■ TASK OBJECTIVE
For this exercise, return all the data word for word, with images left out.

--- SUPPLIED MATERIAL Enclosed Below ---

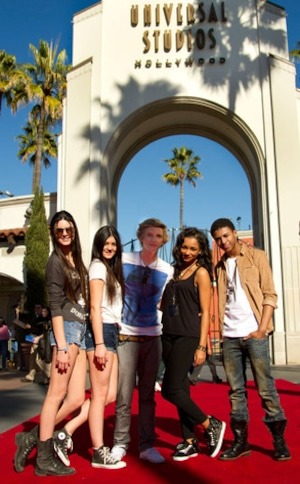 Kendall Jenner,Kylie Jenner, Cody Simpson, Jessica Jarrell, Diggy Simmons, Universal Studios Hollywood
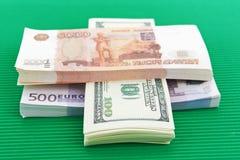 俄罗斯卢布、欧元和美元 免版税库存照片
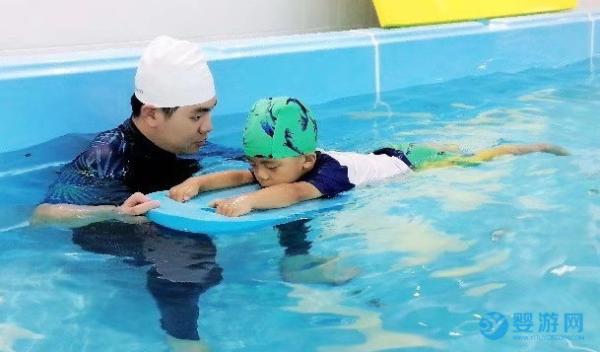婴幼儿游泳VS陆地运动,这五大优势值得关注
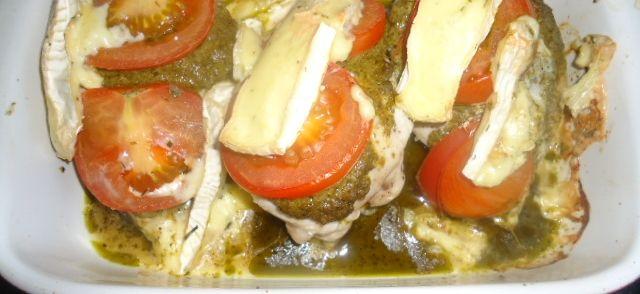 Kip Filet Met Pesto, Tomaten En Brie Uit Oven recept | Smulweb.nl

--- End of Enclosed SUPPLIED MATERIAL ---

■ OUTPUT BELOW
 Kendall Jenner,Kylie Jenner, Cody Simpson, Jessica Jarrell, Diggy Simmons, Universal Studios Hollywood
 俄罗斯卢布、欧元和美元 免版税库存照片
婴幼儿游泳VS陆地运动,这五大优势值得关注
 Kip Filet Met Pesto, Tomaten En Brie Uit Oven recept | Smulweb.nl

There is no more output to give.